Cette étude affûtée-en fait il lui est impossible de résister à un enregistrement auquel Manne a participé, lui permet d’évoquer son art de l’accompagnement d’une sensuelle onctuosité, ses compagnonnages fructueux de Russ Freeman à André Previn, sa prestance, sa "pensée mélodique" y compris lors de ses impros en solitaire, "over the bar". Mais Alain Gerber en profite pour décrire d’autres figures des studios, des figures tutélaires Joe Jones, Kenny Clarke aux exhibitionnistes Gene Krupa, Buddy Rich.
Sans vouloir se presser, il poursuit son analyse de l’art des batteurs qui comptent ou ont compté avec une certaine consistance dans Et pendant ce temps là… un véritable festival de brosses, pas un inventaire, plutôt un catalogue amoureux où les coups de balais sont des coups de génie avec Mel Lewis, Chico Hamilton, Max Roach, Vernell Fournier, Denzil Best … chacun et c’est l’intérêt, cité dans un de ses grands enregistrements.Il va plus loin encore en donnant une liste plus que copieuse de ces disques d’importance, une passionnante Anthologie sonore virtuelle en soixante titres Jazz Brushes 1933-1963.
Alain Gerber a mis de l’ordre dans l’écriture méticuleuse d’un écrivain spécialiste de l’art de la digression. S’il est sans illusions sur ses véritables capacités de batteur, il se "rattrape" par une réelle expertise du jazz et sa connaissance phénoménale de tous les musiciens jusqu’aux plus méconnus ainsi que des seconds couteaux .

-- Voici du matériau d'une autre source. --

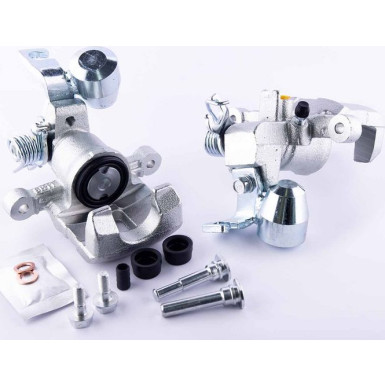 Hella | Bremssattel | 8AN 355 781-471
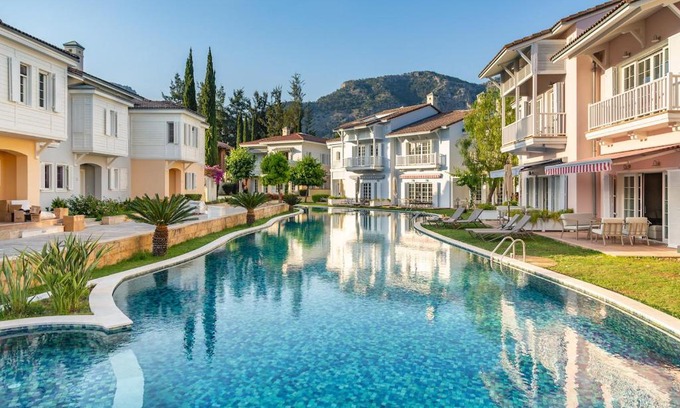 Gocek Villa | Portvillas by Villa Safiya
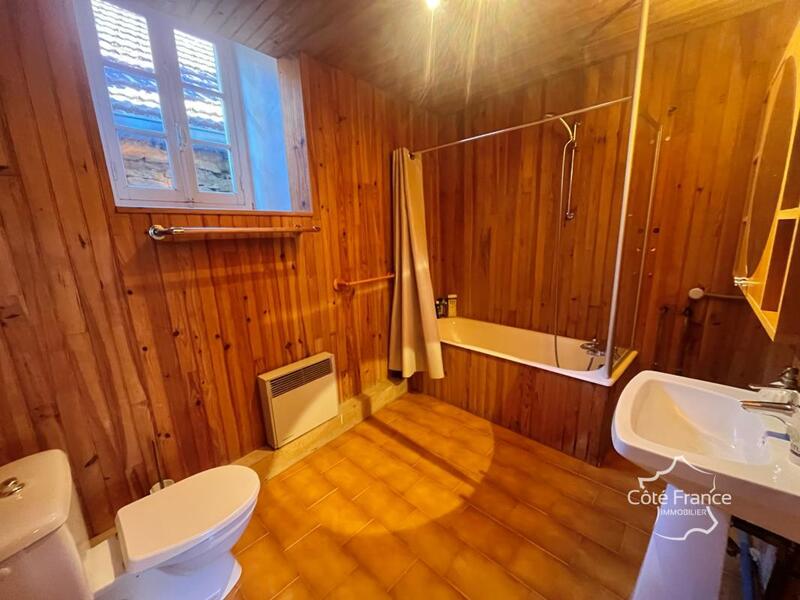 Demeure - 127 m² - 4 pièces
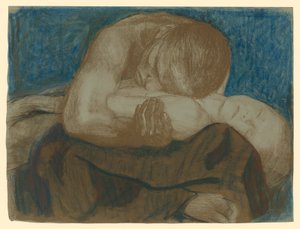  de Käthe Kollwitz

Son livre s’adresse à tous ceux qui s’intéressent au jazz et en particulier aux batteurs. Il rend hommage à Daniel Humair qui lui montra dans les années soixante-dix comment faire des "ronds" intelligents et surtout des huit écrasés, étirés d’un bord à l'autre sur léquateur de la caisse claire. Il s’enquiert toujours auprès de spécialistes de l'instrument, son ami George Paczynski, auteur d’une monumentale histoire de la batterie de jazz en trois tomes chez Outre Mesure sans oublier le jeune batteur Guillaume Nouaux auteur d’une récente histoire de la batterie chez Frémeaux & Associés. Et en ce qui concerne cette formidable période, il nous rappelle l'importance d'Alain Tercinet qui fit découvrir le jazz cool, partuclièrement celui de la West Coast.
Lire Alain Gerber réveille pour tout amateur des émotions que l’on croyait enfouies, passées à l‘état de souvenirs. Il suggère en véritable mentor des pistes à suivre pour continuer à se forger des mémorables expériences. On retrouve avec bonheur son éloquence parfois emphatique, un sens imparable du tempo (normal pour un batteur), ce goût réel des mots et des phrases qui sonnent, sa recherche du mot perdu et des phrases paradoxales qui restent longtemps à l’oreille. Grâce à ses conseils discographiques, on sera peut être à même d'entendre plus de choses qu'un live ne nous en ferait voir.